Country Music

How Lindi Ortega Found Her Light

Lindi Ortega and her red boots are back.
Lindi Ortega and her red boots are back. Kate Nutt
Lindi Ortega is known for two things: a musical style that intertwines Dolly Parton’s country with the sound and soul of Amy Winehouse, and wearing bright red cowboy boots.

Ortega’s favorite color became part of her signature style during her first tour across the Midwest for her debut album, Little Red Boots.

“I thought to myself, ‘They might not remember my name or anything, but they’ll know I was the girl in the red boots,’” Ortega says.

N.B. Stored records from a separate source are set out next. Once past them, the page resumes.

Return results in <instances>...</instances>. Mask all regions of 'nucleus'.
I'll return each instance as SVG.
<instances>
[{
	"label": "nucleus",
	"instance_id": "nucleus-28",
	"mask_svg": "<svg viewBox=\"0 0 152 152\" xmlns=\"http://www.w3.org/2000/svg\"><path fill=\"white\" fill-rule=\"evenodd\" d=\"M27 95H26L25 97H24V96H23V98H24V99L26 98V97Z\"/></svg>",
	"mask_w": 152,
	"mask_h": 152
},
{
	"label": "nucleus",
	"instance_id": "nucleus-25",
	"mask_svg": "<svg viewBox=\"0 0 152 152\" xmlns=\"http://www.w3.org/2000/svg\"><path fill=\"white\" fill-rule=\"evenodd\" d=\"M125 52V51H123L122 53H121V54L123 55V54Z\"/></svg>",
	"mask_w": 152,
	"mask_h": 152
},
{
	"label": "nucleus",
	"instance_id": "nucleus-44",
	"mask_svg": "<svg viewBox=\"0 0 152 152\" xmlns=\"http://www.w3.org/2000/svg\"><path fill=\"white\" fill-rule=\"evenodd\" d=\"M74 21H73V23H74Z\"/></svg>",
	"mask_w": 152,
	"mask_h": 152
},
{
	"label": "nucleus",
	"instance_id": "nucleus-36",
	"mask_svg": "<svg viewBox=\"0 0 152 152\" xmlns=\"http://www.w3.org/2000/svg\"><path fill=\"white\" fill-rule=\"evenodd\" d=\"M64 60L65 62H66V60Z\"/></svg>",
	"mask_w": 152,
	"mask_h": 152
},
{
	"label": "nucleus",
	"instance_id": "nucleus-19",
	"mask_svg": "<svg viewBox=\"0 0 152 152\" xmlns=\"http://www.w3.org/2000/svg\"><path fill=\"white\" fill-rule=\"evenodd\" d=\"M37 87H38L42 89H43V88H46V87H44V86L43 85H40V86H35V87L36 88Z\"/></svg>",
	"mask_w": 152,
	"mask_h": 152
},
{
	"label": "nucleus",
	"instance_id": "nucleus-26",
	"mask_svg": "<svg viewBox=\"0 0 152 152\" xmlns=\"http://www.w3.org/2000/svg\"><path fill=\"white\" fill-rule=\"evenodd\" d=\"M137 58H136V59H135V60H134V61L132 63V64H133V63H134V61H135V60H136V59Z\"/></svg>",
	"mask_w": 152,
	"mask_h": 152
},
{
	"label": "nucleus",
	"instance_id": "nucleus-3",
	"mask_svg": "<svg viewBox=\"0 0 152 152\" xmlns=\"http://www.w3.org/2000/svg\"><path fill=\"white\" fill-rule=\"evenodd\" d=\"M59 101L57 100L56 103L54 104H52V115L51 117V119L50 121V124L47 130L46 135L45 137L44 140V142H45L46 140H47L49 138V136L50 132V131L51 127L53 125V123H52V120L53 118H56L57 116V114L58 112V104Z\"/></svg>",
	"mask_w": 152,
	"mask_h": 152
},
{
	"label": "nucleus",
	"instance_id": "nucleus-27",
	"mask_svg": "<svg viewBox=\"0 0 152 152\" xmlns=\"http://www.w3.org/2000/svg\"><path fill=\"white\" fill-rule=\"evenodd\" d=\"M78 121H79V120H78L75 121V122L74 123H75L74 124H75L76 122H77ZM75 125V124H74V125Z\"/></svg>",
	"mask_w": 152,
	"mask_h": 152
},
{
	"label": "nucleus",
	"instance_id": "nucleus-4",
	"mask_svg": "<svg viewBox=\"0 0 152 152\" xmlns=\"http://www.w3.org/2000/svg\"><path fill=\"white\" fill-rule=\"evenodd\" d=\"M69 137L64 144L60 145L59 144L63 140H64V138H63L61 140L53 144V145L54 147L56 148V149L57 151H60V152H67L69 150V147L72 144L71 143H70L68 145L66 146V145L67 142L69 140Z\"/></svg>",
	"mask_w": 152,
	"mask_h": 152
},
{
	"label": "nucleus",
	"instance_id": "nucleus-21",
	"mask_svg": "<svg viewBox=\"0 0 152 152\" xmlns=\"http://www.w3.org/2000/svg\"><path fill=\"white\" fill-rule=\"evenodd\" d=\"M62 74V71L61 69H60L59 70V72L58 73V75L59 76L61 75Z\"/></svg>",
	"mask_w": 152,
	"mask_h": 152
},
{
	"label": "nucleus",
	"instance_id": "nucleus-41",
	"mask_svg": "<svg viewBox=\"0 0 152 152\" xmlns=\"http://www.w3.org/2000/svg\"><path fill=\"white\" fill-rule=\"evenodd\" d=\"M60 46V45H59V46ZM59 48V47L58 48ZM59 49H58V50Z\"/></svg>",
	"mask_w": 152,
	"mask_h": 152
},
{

Four albums and seven years later, the Canadian singer-songwriter will bring those boots to Phoenix on Sunday, April 1, in support of her fifth studio album, Liberty.

On the album, Ortega dabbles with a new style of spaghetti western and southern-soul country music that was inspired by her fans, filmmaker Quentin Tarantino, and the late singer-songwriter Leonard Cohen.

“All the songs are tailored to a theme, which is a character that traverses from the dark into the light,” she says. “… It’s basically written for people that are going through any kind of struggle.”

Liberty’s first single, “The Comeback Kid,” highlights the album’s essence and the idea of recreating yourself. “You took my life and wrecked it / But I’ve been resurrected / Oh, the comeback kid,” Ortega sings.

“People would come up to me after shows and say that some of my songs helped them get through hard times in their life,” she says. “And I figured, instead of them having just a song here and there on my record, why not make an entire record for that purpose?”

The three-concept LP chronicles a journey of exploration and struggle. The first third of the album, titled Through the Dust Part I, digs into the shadows, with songs like “Afraid of the Dark,” and “You Ain’t Foolin’ Me.” They capture a somber mood of being lost, with a gothic country feel.

Part II follows, with “The Comeback Kid” and “Darkness Be Gone.” There’s a sudden twist of rock upbeat country — and a lighter tone. The final third of the album finds that sought-after brightness.

“I wanted the record to end positively because I wanted it to be inspiring for people that are going through any sort of struggles,” Ortega says. “I want people to be able to see themselves in the songs and identify with the songs in a way.”

Ortega introduces a new concept to her music at the end of Liberty with “Gracias a la Vida,” or “thanks to life.” It’s sung completely in Spanish, and inspired by Ortega’s own Mexican roots and Arizona singer Linda Ronstadt.

Staying true to her country roots while still exploring southern soul, rockabilly, and blue genres, Ortega says half the fun of creating the album was being able to dress her songs up with different instrumentation and musical styles. And then, of course, watching it all come to fruition.

“In this record, I challenged myself and thought, ‘Why not?’” Ortega says. “I’m making this record, [which is] meant to be inspiring for people, and I wanted to inspire and challenge myself to do things that I’ve never done before.”

One thing she’s not changing up? Those red boots.